* [Work order]: Please repeat the listing below in its entirety, exactly.

* [Data section]:
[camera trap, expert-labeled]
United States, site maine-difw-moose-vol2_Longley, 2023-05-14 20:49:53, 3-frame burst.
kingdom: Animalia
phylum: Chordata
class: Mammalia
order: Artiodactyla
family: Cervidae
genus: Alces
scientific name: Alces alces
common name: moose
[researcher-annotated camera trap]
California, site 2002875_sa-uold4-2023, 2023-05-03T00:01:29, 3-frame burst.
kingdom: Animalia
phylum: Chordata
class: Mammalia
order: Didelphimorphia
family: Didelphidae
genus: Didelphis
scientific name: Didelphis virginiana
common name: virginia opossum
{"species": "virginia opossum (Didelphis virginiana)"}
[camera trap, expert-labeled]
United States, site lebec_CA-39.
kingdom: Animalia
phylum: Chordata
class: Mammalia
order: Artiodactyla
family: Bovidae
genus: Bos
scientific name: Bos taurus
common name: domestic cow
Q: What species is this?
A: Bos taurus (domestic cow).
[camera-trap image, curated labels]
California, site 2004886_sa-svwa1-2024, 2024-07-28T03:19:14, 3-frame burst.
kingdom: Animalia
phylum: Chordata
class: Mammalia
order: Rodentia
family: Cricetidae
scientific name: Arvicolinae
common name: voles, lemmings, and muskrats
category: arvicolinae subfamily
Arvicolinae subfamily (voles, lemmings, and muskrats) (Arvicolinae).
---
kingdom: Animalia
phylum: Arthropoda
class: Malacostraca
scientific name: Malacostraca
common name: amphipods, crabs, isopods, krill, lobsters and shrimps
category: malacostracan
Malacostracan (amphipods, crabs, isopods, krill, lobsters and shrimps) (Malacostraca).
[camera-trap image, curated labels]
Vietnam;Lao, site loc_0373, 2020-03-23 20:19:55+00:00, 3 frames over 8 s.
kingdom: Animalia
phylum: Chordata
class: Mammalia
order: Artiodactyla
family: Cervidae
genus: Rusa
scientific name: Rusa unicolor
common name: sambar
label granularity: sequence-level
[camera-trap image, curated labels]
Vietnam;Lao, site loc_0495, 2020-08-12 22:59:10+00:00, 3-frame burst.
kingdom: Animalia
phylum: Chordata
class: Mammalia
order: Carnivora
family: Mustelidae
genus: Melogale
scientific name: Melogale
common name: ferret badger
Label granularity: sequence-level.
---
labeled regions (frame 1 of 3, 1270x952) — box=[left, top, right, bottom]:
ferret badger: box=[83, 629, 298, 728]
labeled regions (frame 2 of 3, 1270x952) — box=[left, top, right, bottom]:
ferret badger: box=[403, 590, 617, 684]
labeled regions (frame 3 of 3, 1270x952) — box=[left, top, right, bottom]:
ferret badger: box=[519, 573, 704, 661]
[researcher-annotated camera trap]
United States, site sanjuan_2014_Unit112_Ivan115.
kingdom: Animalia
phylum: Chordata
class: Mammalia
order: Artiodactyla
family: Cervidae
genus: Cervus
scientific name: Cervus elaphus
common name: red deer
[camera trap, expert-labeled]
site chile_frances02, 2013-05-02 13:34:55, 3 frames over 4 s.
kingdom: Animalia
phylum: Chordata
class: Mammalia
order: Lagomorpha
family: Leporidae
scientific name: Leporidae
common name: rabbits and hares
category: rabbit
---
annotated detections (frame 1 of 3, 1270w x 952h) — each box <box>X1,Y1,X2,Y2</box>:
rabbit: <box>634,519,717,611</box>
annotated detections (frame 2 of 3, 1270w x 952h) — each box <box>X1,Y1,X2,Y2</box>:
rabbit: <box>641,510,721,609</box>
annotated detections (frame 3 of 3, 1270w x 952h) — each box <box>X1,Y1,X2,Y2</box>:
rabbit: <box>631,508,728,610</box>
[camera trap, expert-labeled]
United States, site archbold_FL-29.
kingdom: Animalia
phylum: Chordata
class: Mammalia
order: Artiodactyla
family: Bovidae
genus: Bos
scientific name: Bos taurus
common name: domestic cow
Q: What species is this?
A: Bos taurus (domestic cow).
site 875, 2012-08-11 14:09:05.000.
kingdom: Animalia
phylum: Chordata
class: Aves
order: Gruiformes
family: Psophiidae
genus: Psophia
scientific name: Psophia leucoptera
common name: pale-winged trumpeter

* [Response to this exercise]:
[camera trap, expert-labeled]
United States, site maine-difw-moose-vol2_Longley, 2023-05-14 20:49:53, 3-frame burst.
kingdom: Animalia
phylum: Chordata
class: Mammalia
order: Artiodactyla
family: Cervidae
genus: Alces
scientific name: Alces alces
common name: moose
[researcher-annotated camera trap]
California, site 2002875_sa-uold4-2023, 2023-05-03T00:01:29, 3-frame burst.
kingdom: Animalia
phylum: Chordata
class: Mammalia
order: Didelphimorphia
family: Didelphidae
genus: Didelphis
scientific name: Didelphis virginiana
common name: virginia opossum
{"species": "virginia opossum (Didelphis virginiana)"}
[camera trap, expert-labeled]
United States, site lebec_CA-39.
kingdom: Animalia
phylum: Chordata
class: Mammalia
order: Artiodactyla
family: Bovidae
genus: Bos
scientific name: Bos taurus
common name: domestic cow
Q: What species is this?
A: Bos taurus (domestic cow).
[camera-trap image, curated labels]
California, site 2004886_sa-svwa1-2024, 2024-07-28T03:19:14, 3-frame burst.
kingdom: Animalia
phylum: Chordata
class: Mammalia
order: Rodentia
family: Cricetidae
scientific name: Arvicolinae
common name: voles, lemmings, and muskrats
category: arvicolinae subfamily
Arvicolinae subfamily (voles, lemmings, and muskrats) (Arvicolinae).
---
kingdom: Animalia
phylum: Arthropoda
class: Malacostraca
scientific name: Malacostraca
common name: amphipods, crabs, isopods, krill, lobsters and shrimps
category: malacostracan
Malacostracan (amphipods, crabs, isopods, krill, lobsters and shrimps) (Malacostraca).
[camera-trap image, curated labels]
Vietnam;Lao, site loc_0373, 2020-03-23 20:19:55+00:00, 3 frames over 8 s.
kingdom: Animalia
phylum: Chordata
class: Mammalia
order: Artiodactyla
family: Cervidae
genus: Rusa
scientific name: Rusa unicolor
common name: sambar
label granularity: sequence-level
[camera-trap image, curated labels]
Vietnam;Lao, site loc_0495, 2020-08-12 22:59:10+00:00, 3-frame burst.
kingdom: Animalia
phylum: Chordata
class: Mammalia
order: Carnivora
family: Mustelidae
genus: Melogale
scientific name: Melogale
common name: ferret badger
Label granularity: sequence-level.
---
labeled regions (frame 1 of 3, 1270x952) — box=[left, top, right, bottom]:
ferret badger: box=[83, 629, 298, 728]
labeled regions (frame 2 of 3, 1270x952) — box=[left, top, right, bottom]:
ferret badger: box=[403, 590, 617, 684]
labeled regions (frame 3 of 3, 1270x952) — box=[left, top, right, bottom]:
ferret badger: box=[519, 573, 704, 661]
[researcher-annotated camera trap]
United States, site sanjuan_2014_Unit112_Ivan115.
kingdom: Animalia
phylum: Chordata
class: Mammalia
order: Artiodactyla
family: Cervidae
genus: Cervus
scientific name: Cervus elaphus
common name: red deer
[camera trap, expert-labeled]
site chile_frances02, 2013-05-02 13:34:55, 3 frames over 4 s.
kingdom: Animalia
phylum: Chordata
class: Mammalia
order: Lagomorpha
family: Leporidae
scientific name: Leporidae
common name: rabbits and hares
category: rabbit
---
annotated detections (frame 1 of 3, 1270w x 952h) — each box <box>X1,Y1,X2,Y2</box>:
rabbit: <box>634,519,717,611</box>
annotated detections (frame 2 of 3, 1270w x 952h) — each box <box>X1,Y1,X2,Y2</box>:
rabbit: <box>641,510,721,609</box>
annotated detections (frame 3 of 3, 1270w x 952h) — each box <box>X1,Y1,X2,Y2</box>:
rabbit: <box>631,508,728,610</box>
[camera trap, expert-labeled]
United States, site archbold_FL-29.
kingdom: Animalia
phylum: Chordata
class: Mammalia
order: Artiodactyla
family: Bovidae
genus: Bos
scientific name: Bos taurus
common name: domestic cow
Q: What species is this?
A: Bos taurus (domestic cow).
site 875, 2012-08-11 14:09:05.000.
kingdom: Animalia
phylum: Chordata
class: Aves
order: Gruiformes
family: Psophiidae
genus: Psophia
scientific name: Psophia leucoptera
common name: pale-winged trumpeter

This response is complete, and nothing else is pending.